1. Reevaluate how long your routines really take. Late people tend to remember the one time they got ready in 20 minutes or the one time they got to work in seven, instead of realizing that most days it takes them 40 minutes or 15. DeLonzor recommends writing down your daily habits and then estimating how long you think it takes you to do each one -- then spend a week or so writing down how long each thing actually takes. "Late people tend to engage in magical thinking," she says. It's time to relearn how to tell time.

2. Change your thoughts, not just your behavior. Reframing the way you think about punctuality can be an effective cognitive trick. Instead of stressing about it, sit down with a pen and paper (when you're not in a rush) and jot down all the positives that come with being on time, suggests Teri Bourdeau, Ph.D., a clinical associate professor of behavioral sciences at Oklahoma State University. You might write, for example, that being timely will make you look more responsible, or that it will stir up less conflict with co-workers. Think about the things that are going to motivate you to be on time, and remember them the next time you're trying to cram in too much before a deadline.

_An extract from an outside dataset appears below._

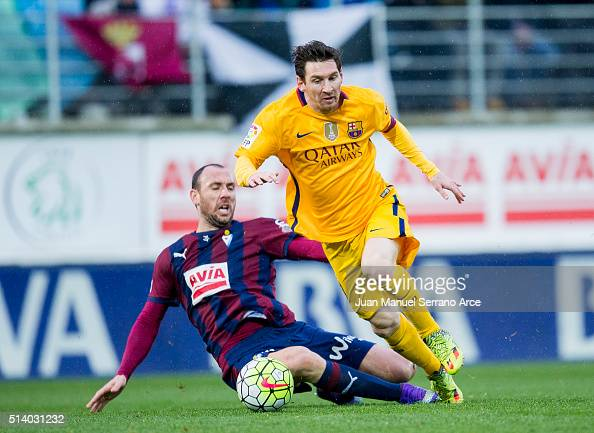 Lionel Messi of FC Barcelona duels for the ball with Ivan Ramis of SD Eibar during the La Liga match between SD Eibar and FC Barcelona at Ipurua...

3. Get down with downtime. Eternally tardy people, particularly those who fall into the "producer" category described above, often like to pack in as many activities as possible to maximize productivity, which can make any extra waiting time uncomfortable. One option for coping is to plan out an activity you can do when spare minutes creep up, whether it's catching up on work emails on your iPad or calling a parent you haven't had a chance to catch up with. But another option is to reframe downtime as something to enjoy between all the rushing -- luxury time instead of wasted time. "A big part of the enjoyment of life is just sitting back and talking to the person next to you or looking at the sky or smelling roses," DeLonzor says.

4. Budget your time differently. Timely people will give themselves round numbers to get somewhere -- 30 minutes, for instance. The chronically late, on the other hand, often budget exact times, like 23 minutes, to get somewhere, a habit that DeLonzor calls "split second timing," which doesn't account for the inevitable delay factors that pop up. "If you're exactly on time, that means you engaged in split second timing," she says. "You should not consider yourself on time unless you're 15 minutes early."

5. Reschedule your day. "Habits tend to be reflexive patterns of behavior and what we need to do is change that pattern," Bourdeau says. Start writing appointments down 30 minutes before they actually happen, which will help you start planning before the last second. And reevaluate your to-do list -- chances are, you're simply not going to get everything done. Bourdeau suggests splitting things into categories: what you absolutely must do, and what has a negotiable timeline. Try crossing a few of the latter off the list, or move them to a time when you're less harried. And be sure to schedule in downtime every day so you know when it's time to relax, and when it's time to get moving.